Такую позицию можно в сердцах обозвать холодным интеллектуализмом, которому нечего делать в годину испытаний, – и все же это та самая духовная сфера, в которой обретались лучшие поэты и мыслители Германии. Сегодня самое время напомнить о духовности и призвать к чувству справедливости и меры, к порядочности и человеколюбию, в этой духовности заключенных. Неужели наступит время, когда немцу потребуется мужество, чтобы сказать, что хорошая английская книга лучше плохой немецкой? Неужели дух воюющих сторон, которые сохраняют жизнь взятым в плен врагам, посрамит дух наших мыслителей, неспособных признать и оценить противника даже тогда, когда тот проповедует миролюбие и творит добро? Что принесет нам послевоенное время, которого мы уже теперь слегка побаиваемся, время, когда путешествия и духовный обмен между народами окажутся в полном запустении? И кому, как не нам, предстоит работать над тем, чтобы все снова стало по-иному, чтобы люди снова научились понимать и ценить друг друга, учиться друг у друга, кому, как не нам, сидящим за письменными столами, в то время как наши братья сражаются на фронте? Честь и слава тому, кто проливает кровь и рискует жизнью на полях сражений под взрывами гранат! Но перед теми, кто желает добра своей отчизне и не утратил веры в грядущее, стоит иная задача: сохранять мир, наводить мосты между народами, искать пути взаимопонимания, а не потрясать оружием (пером!) и не разрушать до основания фундамент будущего обновления Европы.

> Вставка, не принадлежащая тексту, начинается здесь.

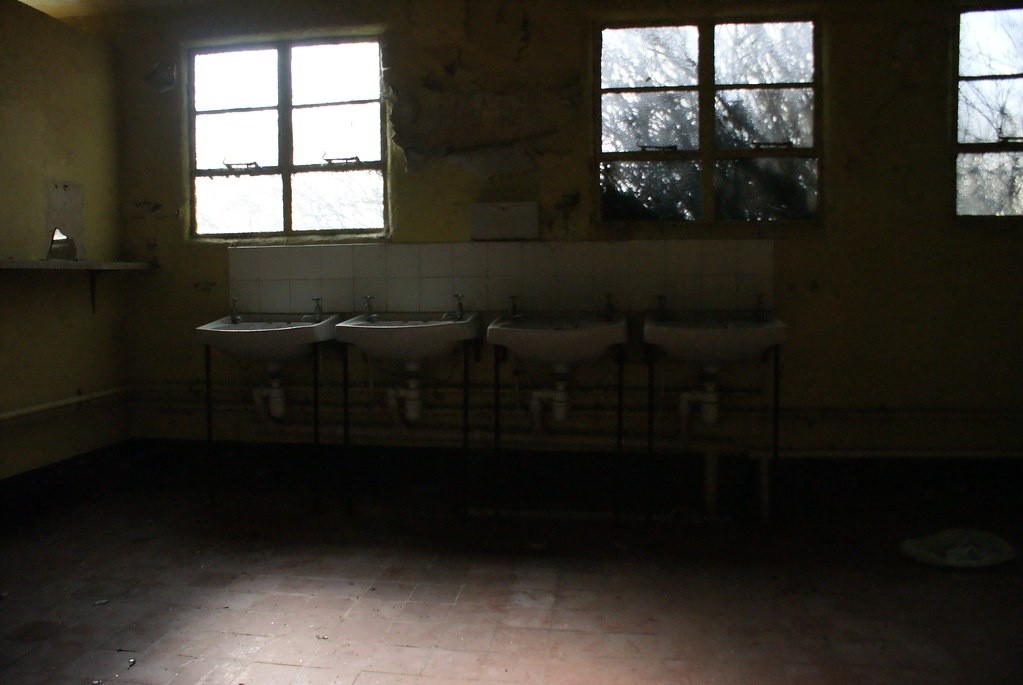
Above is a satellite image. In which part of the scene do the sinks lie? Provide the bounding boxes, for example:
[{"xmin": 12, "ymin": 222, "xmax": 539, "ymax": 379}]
[
  {"xmin": 334, "ymin": 313, "xmax": 479, "ymax": 362},
  {"xmin": 644, "ymin": 318, "xmax": 786, "ymax": 364},
  {"xmin": 487, "ymin": 314, "xmax": 627, "ymax": 363},
  {"xmin": 197, "ymin": 315, "xmax": 337, "ymax": 364}
]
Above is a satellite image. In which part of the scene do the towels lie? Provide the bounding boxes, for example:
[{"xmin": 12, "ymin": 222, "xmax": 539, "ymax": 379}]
[{"xmin": 899, "ymin": 525, "xmax": 1013, "ymax": 571}]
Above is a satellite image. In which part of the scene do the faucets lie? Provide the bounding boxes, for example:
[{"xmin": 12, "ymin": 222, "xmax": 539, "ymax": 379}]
[
  {"xmin": 649, "ymin": 292, "xmax": 676, "ymax": 322},
  {"xmin": 300, "ymin": 296, "xmax": 323, "ymax": 322},
  {"xmin": 359, "ymin": 295, "xmax": 380, "ymax": 324},
  {"xmin": 594, "ymin": 292, "xmax": 617, "ymax": 322},
  {"xmin": 441, "ymin": 294, "xmax": 465, "ymax": 322},
  {"xmin": 745, "ymin": 292, "xmax": 770, "ymax": 322},
  {"xmin": 227, "ymin": 297, "xmax": 243, "ymax": 324},
  {"xmin": 505, "ymin": 295, "xmax": 531, "ymax": 321}
]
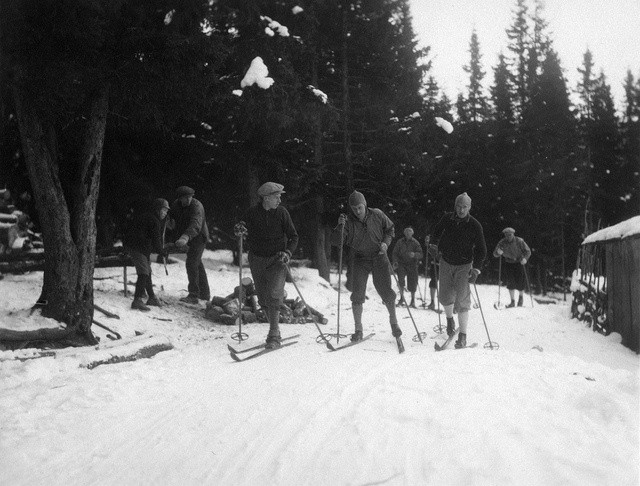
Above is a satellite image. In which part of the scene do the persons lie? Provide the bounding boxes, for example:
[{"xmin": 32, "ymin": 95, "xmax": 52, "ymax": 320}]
[
  {"xmin": 164, "ymin": 185, "xmax": 212, "ymax": 309},
  {"xmin": 428, "ymin": 251, "xmax": 443, "ymax": 314},
  {"xmin": 6, "ymin": 215, "xmax": 34, "ymax": 275},
  {"xmin": 429, "ymin": 191, "xmax": 487, "ymax": 348},
  {"xmin": 328, "ymin": 190, "xmax": 403, "ymax": 342},
  {"xmin": 493, "ymin": 227, "xmax": 532, "ymax": 308},
  {"xmin": 122, "ymin": 198, "xmax": 170, "ymax": 311},
  {"xmin": 392, "ymin": 225, "xmax": 424, "ymax": 309},
  {"xmin": 233, "ymin": 182, "xmax": 299, "ymax": 350}
]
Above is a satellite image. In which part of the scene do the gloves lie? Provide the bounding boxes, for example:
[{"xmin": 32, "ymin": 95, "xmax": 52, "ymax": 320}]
[
  {"xmin": 161, "ymin": 248, "xmax": 168, "ymax": 257},
  {"xmin": 233, "ymin": 221, "xmax": 248, "ymax": 240},
  {"xmin": 469, "ymin": 268, "xmax": 481, "ymax": 283},
  {"xmin": 429, "ymin": 244, "xmax": 438, "ymax": 258},
  {"xmin": 279, "ymin": 250, "xmax": 292, "ymax": 265},
  {"xmin": 497, "ymin": 248, "xmax": 503, "ymax": 256},
  {"xmin": 175, "ymin": 234, "xmax": 189, "ymax": 247},
  {"xmin": 520, "ymin": 258, "xmax": 527, "ymax": 265}
]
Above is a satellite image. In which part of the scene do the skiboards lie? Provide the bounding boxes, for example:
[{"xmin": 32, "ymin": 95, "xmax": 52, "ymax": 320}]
[
  {"xmin": 428, "ymin": 304, "xmax": 457, "ymax": 314},
  {"xmin": 395, "ymin": 302, "xmax": 416, "ymax": 309},
  {"xmin": 434, "ymin": 326, "xmax": 477, "ymax": 351},
  {"xmin": 494, "ymin": 302, "xmax": 514, "ymax": 313},
  {"xmin": 226, "ymin": 334, "xmax": 301, "ymax": 363},
  {"xmin": 327, "ymin": 330, "xmax": 407, "ymax": 354}
]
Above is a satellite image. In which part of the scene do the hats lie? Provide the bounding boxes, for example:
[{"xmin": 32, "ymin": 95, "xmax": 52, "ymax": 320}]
[
  {"xmin": 177, "ymin": 186, "xmax": 195, "ymax": 196},
  {"xmin": 154, "ymin": 198, "xmax": 171, "ymax": 211},
  {"xmin": 258, "ymin": 182, "xmax": 286, "ymax": 196},
  {"xmin": 455, "ymin": 192, "xmax": 471, "ymax": 210},
  {"xmin": 503, "ymin": 227, "xmax": 515, "ymax": 233},
  {"xmin": 349, "ymin": 190, "xmax": 366, "ymax": 207}
]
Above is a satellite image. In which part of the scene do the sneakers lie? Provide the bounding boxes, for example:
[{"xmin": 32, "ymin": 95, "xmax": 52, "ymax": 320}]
[
  {"xmin": 399, "ymin": 298, "xmax": 403, "ymax": 303},
  {"xmin": 147, "ymin": 298, "xmax": 160, "ymax": 306},
  {"xmin": 132, "ymin": 298, "xmax": 150, "ymax": 311},
  {"xmin": 391, "ymin": 324, "xmax": 402, "ymax": 337},
  {"xmin": 455, "ymin": 333, "xmax": 466, "ymax": 348},
  {"xmin": 266, "ymin": 330, "xmax": 281, "ymax": 348},
  {"xmin": 518, "ymin": 300, "xmax": 522, "ymax": 306},
  {"xmin": 427, "ymin": 304, "xmax": 435, "ymax": 308},
  {"xmin": 447, "ymin": 317, "xmax": 455, "ymax": 336},
  {"xmin": 351, "ymin": 330, "xmax": 363, "ymax": 341},
  {"xmin": 509, "ymin": 302, "xmax": 515, "ymax": 307},
  {"xmin": 410, "ymin": 303, "xmax": 417, "ymax": 309},
  {"xmin": 199, "ymin": 295, "xmax": 210, "ymax": 301},
  {"xmin": 179, "ymin": 294, "xmax": 198, "ymax": 304}
]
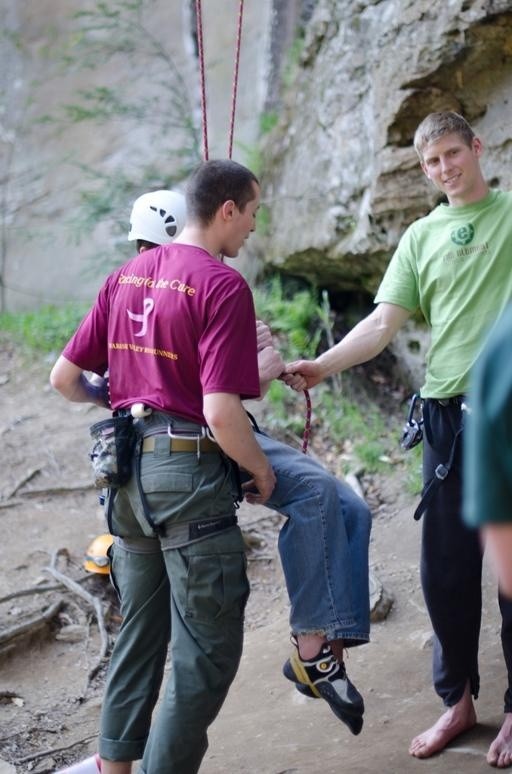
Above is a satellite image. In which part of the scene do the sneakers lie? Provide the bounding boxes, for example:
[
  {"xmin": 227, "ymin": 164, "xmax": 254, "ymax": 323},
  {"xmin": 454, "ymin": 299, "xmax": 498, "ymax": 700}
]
[
  {"xmin": 284, "ymin": 640, "xmax": 363, "ymax": 711},
  {"xmin": 296, "ymin": 681, "xmax": 364, "ymax": 735}
]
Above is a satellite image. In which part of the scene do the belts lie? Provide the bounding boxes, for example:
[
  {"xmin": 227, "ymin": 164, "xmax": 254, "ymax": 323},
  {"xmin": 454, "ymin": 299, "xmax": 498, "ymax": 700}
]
[{"xmin": 138, "ymin": 438, "xmax": 221, "ymax": 454}]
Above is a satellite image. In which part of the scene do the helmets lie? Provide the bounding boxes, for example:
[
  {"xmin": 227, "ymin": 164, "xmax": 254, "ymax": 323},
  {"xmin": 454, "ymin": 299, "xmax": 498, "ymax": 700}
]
[
  {"xmin": 130, "ymin": 191, "xmax": 189, "ymax": 246},
  {"xmin": 82, "ymin": 533, "xmax": 115, "ymax": 575}
]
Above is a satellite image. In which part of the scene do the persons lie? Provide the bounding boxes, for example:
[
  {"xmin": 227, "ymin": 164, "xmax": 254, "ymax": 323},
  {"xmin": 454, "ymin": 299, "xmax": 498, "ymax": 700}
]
[
  {"xmin": 460, "ymin": 296, "xmax": 512, "ymax": 599},
  {"xmin": 282, "ymin": 109, "xmax": 512, "ymax": 768},
  {"xmin": 128, "ymin": 190, "xmax": 373, "ymax": 736},
  {"xmin": 48, "ymin": 159, "xmax": 277, "ymax": 774}
]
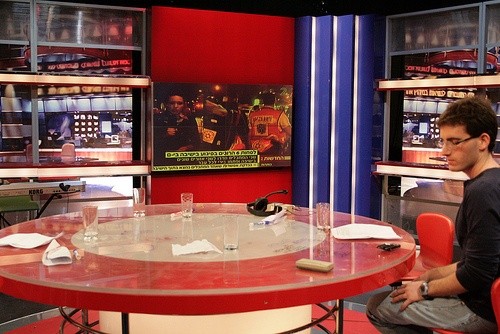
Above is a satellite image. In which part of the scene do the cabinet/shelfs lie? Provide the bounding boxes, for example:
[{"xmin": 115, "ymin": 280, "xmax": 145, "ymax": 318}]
[
  {"xmin": 370, "ymin": 74, "xmax": 500, "ymax": 181},
  {"xmin": 0, "ymin": 70, "xmax": 152, "ymax": 178}
]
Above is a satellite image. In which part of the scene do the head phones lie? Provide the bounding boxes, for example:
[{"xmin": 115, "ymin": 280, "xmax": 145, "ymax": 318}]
[{"xmin": 248, "ymin": 197, "xmax": 284, "ymax": 216}]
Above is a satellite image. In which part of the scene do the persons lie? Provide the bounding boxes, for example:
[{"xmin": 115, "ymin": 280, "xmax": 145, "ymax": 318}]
[
  {"xmin": 153, "ymin": 91, "xmax": 291, "ymax": 157},
  {"xmin": 366, "ymin": 94, "xmax": 500, "ymax": 334}
]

В заключение несколько слов для тех, кто страдает от войны и впадает в отчаяние, кому кажется, что она уничтожает остатки культуры и человечности. Войны были всегда, с тех пор как человечество помнит себя, и никогда не было оснований считать, что с ними наконец покончено. Если мы и думали иначе, то исключительно потому, что привыкли к долгому миру. Войны будут до тех пор, пока большинство людей не научится жить в гетевском царстве духа. И все же устранение войны остается нашей благородной целью и важнейшей задачей западной христианской цивилизации. Исследователь, ищущий средство против заразной болезни, не откажется от своей работы только потому, что его застала врасплох новая эпидемия. Мы тем более не откажемся от нашего идеала и не перестанем бороться за «мир на земле» и за дружбу всех людей доброй воли. Человеческая культура возникает из облагораживания и одухотворения животных инстинктов, из чувства стыда, из фантазии и стремления к знанию. Жизнь стоит того, чтобы ее прожить, – в этом высший смысл и утешение всякого искусства, несмотря на то что никому из воспевавших ее не удалось избежать смерти. Пусть эта злополучная война заставит нас глубже, чем когда бы то ни было, почувствовать, что любовь выше ненависти, понимание выше озлобленности, мир благороднее войны. А иначе какая же еще от нее польза?
1914
Конраду Хаусману
Берн, 25 октября 1914
Дорогой друг Хаусман,
[...] В войне меня больше всего мучает сейчас жестокость, с какой, поверх всего политического и солдатского, презирают и оплевывают общепризнанные духовные ценности. Уже залихватский наскок на Годлера[1] 1. ...залихватский наскок на Годлера... – Когда швейцарский художник Фердинанд Годлер (1853-1918) выступил в прессе французской Швейцарии с протестом против варварского обстрела немецкой артиллерией Реймского собора, немецкий журнал «Симплициссимус» высмеял его в. серии карикатур как французского пособника.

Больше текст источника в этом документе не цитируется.